En phase de lancement, l’application permet à n’importe qui de voter – moyennant paiement – pour choisir ce qu’un autre utilisateur, qui récupère l’argent, mangera ou comment il s’habillera. Une idée qui charrie son lot d’effets pervers.
Le genre de dilemmes insurmontables : s’habiller en bleu ou en rouge ? Prendre un chien ou un chat ? Dîner d’une salade ou d’un steak ? Acheter quel ordinateur ? (Nicoleta Ionescu/Getty Images/iStockphoto)
publié le 19 mai 2021 à 5h13

La liberté, le libre arbitre, l’autonomie ? Pff, quel ennui… Alors qu’on peut tellement s’amuser et échanger en y renonçant ou, à l’inverse, en contrôlant ceux de l’autre, en lui imposant des choix. Tout ça moyennant une somme modique. Sachant que dans tous les cas, on est entre adultes consentants, donc où est le problème ? Bienvenue sur NewNew !

Cette pimpante appellation désigne une application, pour l’heure en phase de lancement, élaborée en Californie qui fonctionne selon le principe suivant : un utilisateur (pourvu d’un nombre conséquent de followers, pour que ça vaille le coût) soumet au vote une décision qu’il a à prendre dans sa vie quotidienne avec deux choix possibles : s’habiller en bleu ou en rouge ? prendre un chien ou un chat ? dîner d’une salade ou d’un steak ? acheter tel ou tel ordinateur ? Le genre de dilemme insurmontable auquel s’est retrouvé confronté un écrivain basé au Canada, Brandon Wong, qui raconte à la BBC : «Je n’arrivais pas à choisir entre manger chinois ou coréen, donc ça m’a vraiment aidé.
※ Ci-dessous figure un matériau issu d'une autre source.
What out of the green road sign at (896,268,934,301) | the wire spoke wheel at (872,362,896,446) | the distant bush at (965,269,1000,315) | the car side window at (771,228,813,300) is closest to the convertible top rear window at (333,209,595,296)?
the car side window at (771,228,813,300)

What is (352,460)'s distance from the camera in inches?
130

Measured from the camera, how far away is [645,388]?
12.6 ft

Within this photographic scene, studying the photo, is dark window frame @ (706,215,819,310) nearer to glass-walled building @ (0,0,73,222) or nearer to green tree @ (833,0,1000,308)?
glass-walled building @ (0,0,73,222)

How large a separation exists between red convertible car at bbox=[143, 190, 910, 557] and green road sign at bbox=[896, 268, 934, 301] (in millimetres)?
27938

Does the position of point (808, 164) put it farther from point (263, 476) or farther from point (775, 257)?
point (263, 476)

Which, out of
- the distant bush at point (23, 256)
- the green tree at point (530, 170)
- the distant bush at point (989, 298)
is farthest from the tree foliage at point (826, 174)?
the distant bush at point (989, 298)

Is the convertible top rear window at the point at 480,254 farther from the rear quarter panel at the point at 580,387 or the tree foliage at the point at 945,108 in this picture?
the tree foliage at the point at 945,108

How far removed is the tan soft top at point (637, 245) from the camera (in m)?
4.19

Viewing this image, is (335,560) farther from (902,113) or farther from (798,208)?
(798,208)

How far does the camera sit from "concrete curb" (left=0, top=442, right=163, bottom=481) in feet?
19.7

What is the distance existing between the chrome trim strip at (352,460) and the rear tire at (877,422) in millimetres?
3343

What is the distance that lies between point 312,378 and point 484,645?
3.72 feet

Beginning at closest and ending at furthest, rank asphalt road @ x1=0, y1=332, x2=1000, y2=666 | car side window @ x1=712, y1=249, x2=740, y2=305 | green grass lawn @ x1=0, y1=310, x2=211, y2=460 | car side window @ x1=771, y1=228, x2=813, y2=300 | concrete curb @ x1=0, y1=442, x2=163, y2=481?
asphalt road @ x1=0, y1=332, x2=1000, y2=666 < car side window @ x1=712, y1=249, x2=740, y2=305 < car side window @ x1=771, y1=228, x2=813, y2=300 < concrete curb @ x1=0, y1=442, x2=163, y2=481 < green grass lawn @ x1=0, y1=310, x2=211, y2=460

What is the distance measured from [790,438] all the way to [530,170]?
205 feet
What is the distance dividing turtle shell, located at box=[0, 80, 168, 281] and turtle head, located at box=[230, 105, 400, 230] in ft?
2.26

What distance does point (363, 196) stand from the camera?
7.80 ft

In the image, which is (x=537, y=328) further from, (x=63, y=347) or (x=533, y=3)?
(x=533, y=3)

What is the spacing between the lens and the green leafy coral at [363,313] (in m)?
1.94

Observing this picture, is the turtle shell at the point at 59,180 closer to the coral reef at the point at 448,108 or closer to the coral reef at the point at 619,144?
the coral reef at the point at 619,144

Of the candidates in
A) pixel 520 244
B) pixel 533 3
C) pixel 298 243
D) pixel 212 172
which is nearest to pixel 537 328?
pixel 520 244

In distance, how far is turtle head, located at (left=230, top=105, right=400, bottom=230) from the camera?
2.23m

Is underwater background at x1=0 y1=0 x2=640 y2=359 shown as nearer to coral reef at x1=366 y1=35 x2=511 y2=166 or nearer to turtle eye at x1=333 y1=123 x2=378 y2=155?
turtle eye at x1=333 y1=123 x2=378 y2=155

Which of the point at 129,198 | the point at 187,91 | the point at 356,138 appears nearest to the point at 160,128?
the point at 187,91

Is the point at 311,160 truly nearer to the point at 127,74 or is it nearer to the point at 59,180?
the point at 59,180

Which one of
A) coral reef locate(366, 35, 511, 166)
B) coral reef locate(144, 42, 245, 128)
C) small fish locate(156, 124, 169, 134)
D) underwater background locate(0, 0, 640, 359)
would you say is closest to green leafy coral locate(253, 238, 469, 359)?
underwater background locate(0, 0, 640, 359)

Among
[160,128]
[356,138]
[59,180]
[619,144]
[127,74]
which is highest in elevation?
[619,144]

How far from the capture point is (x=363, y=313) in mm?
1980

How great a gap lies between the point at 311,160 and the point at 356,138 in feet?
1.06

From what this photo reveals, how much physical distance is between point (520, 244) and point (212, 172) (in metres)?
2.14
J’ai aussi utilisé les sondages NewNew pour décider de tenues, et bien d’autres trucs personnels.» Wong a par exemple mis au vote le registre littéraire de son prochain texte, les noms des personnages, les intrigues… Le votant peut s’exprimer autant de fois qu’il le souhaite, mais il n’est pas remboursé – 5 dollars (un peu plus de 4 euros) le «bulletin» – si son vote s’avère minoritaire.

«Ils l’ont fait parce que tout le monde a voté pour»
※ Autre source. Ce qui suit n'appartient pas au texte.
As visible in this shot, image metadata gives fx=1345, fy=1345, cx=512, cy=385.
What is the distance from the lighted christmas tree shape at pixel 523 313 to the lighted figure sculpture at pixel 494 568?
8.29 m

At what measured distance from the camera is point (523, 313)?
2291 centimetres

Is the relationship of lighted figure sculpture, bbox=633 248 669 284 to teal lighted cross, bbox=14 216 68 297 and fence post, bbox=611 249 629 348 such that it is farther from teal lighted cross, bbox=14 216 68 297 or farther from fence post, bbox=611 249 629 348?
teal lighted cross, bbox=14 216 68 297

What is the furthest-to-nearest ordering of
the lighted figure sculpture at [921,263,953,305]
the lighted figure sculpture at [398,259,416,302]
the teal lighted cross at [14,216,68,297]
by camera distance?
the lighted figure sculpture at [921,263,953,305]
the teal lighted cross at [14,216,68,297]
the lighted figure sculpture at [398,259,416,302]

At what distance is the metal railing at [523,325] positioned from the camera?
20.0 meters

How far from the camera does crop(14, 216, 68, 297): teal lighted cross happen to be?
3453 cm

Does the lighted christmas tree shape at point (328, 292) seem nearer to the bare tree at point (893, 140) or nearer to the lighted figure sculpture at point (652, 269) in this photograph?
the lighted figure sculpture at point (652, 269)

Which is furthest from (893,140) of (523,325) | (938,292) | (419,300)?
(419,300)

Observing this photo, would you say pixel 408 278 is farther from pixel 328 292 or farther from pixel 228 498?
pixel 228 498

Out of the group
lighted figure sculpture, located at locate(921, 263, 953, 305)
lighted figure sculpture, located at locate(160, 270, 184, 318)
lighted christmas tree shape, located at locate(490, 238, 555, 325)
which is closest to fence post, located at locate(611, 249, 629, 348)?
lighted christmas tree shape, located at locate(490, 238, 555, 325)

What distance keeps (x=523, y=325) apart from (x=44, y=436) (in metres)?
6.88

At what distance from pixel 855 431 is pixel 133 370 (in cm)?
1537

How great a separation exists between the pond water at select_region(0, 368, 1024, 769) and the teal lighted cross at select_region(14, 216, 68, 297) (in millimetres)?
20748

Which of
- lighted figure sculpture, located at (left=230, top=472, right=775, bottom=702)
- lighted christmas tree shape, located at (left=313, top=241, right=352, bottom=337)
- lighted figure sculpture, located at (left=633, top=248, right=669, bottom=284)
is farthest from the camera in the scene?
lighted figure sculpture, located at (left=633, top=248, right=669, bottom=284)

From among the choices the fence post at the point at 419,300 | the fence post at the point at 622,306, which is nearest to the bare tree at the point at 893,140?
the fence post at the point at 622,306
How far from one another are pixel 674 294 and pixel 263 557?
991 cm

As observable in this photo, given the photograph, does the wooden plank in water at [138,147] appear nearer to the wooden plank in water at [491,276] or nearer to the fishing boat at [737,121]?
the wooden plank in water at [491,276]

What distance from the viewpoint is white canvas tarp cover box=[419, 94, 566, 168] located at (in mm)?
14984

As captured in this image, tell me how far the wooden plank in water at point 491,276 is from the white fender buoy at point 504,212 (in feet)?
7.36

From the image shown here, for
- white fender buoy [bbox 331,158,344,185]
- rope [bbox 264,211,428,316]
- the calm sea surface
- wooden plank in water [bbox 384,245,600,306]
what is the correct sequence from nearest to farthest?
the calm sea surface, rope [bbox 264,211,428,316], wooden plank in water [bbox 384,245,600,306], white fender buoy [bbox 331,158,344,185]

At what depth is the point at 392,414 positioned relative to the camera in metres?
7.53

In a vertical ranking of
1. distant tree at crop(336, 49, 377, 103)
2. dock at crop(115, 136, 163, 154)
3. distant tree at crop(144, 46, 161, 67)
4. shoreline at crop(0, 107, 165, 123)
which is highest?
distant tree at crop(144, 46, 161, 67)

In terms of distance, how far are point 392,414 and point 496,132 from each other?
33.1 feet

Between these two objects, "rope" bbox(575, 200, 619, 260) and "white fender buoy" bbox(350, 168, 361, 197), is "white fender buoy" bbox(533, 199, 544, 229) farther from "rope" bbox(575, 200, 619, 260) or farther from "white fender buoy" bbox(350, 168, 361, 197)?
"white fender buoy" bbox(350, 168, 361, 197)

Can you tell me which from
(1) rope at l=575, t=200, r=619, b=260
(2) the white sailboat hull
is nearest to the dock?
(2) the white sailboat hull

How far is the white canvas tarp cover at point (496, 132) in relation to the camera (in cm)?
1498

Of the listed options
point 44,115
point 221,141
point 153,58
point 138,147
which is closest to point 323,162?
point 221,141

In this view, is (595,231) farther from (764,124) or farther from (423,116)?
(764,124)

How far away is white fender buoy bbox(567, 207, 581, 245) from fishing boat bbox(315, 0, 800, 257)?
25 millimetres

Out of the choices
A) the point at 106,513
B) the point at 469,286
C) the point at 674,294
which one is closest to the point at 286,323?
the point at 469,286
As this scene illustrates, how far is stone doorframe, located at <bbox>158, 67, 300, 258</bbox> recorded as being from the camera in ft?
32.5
Originaire du Canada (où elle a notamment travaillé pour le chanteur Drake) et désormais installée avec le cofondateur de l’application en Californie, la jeune entrepreneuse Courtne Smith plaide le fun, auprès du site The Cut : «Avec NewNew, vous devenez pour ainsi dire partie prenante de la vie de quelqu’un, parce qu’elle vous donne la possibilité de vous prononcer sur ce qu’elle devrait faire. Dernièrement, des gens ont fini par prendre un chien après avoir débattu des années de l’éventualité, par appréhension. Ils l’ont fait parce que tout le monde a voté pour. On a constaté que le processus transforme quelqu’un d’ordinaire en très divertissant de façon naturelle, parce que vous pouvez contrôler ce qu’ils font. Pour nous, il s’agit de bâtir une plateforme à la fois immersive et extrêmement interactive où les deux parties se sentent récompensées et diverties.»
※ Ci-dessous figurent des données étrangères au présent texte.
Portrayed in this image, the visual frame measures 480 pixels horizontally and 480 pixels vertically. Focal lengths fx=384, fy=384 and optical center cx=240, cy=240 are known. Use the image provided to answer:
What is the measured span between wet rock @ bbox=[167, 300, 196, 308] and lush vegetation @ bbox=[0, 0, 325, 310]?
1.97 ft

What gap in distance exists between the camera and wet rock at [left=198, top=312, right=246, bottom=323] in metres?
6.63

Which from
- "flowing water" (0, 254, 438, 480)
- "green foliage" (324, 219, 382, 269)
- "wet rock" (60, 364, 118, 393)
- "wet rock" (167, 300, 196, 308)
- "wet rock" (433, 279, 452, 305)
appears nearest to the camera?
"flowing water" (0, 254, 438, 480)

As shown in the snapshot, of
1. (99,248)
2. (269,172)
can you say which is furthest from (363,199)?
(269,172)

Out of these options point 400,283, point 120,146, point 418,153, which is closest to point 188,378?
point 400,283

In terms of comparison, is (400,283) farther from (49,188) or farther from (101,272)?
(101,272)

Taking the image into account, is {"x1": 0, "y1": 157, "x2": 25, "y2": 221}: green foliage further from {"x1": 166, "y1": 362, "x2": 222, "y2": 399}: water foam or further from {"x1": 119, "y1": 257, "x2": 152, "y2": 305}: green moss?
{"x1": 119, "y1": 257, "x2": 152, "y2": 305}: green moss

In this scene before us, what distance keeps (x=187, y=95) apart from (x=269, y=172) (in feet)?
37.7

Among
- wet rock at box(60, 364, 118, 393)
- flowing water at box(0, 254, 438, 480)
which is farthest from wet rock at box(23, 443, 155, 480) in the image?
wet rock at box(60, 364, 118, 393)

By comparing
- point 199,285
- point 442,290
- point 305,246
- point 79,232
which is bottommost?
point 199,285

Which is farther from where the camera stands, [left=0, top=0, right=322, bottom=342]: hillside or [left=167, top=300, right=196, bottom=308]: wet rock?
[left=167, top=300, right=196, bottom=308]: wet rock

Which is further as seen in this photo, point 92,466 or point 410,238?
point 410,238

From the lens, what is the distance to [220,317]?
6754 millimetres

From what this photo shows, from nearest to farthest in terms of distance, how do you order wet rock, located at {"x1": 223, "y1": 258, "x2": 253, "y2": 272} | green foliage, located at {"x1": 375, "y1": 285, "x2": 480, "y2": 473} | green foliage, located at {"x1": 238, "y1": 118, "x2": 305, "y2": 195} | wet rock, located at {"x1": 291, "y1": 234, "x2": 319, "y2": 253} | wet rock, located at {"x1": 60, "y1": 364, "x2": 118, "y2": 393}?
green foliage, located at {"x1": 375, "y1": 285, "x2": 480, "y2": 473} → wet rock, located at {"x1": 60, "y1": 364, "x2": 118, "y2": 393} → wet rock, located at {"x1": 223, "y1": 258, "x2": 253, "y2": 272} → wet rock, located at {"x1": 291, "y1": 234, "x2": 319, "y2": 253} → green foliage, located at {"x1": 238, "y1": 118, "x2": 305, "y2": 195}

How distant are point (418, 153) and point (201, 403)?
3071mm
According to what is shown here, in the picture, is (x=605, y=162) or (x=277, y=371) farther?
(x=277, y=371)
Ce fun pour tous présente tout de même des failles. D’abord, pas besoin d’être expert-comptable pour entrevoir la jolie petite rente à portée de main de tout détenteur d’un portefeuille conséquent de followers, à commencer par les influenceurs. Lesquels, donc, peuvent monnayer d’être à leur tour influencés… Bah, peut-on se dire : obéir contre rémunération, rien de nouveau sous le soleil, et la téléréalité comme les réseaux sociaux nous ont déjà largement habitués à avoir (ou à donner) vue imprenable sur le quotidien de certains (ou du sien), on assiste juste à une jonction des deux. Mais quid de la motivation que suppose le fait de payer pour essayer d’influer sur les choix d’autrui ? Besoin d’avoir l’impression de compter, vie par procuration, désir forcené d’interagir avec la personne suivie, sentiment de puissance du marionnettiste… Le profil psychologique du votant de NewNew n’est pas forcément rassurant. Certains y croient en tout cas dur comme fer : l’appli compte parmi ses investisseurs Peter Thiel, le cofondateur de PayPal, Andreessen Horowitz, le fonds d’investissement spécialisé dans la tech, et l’acteur Will Smith.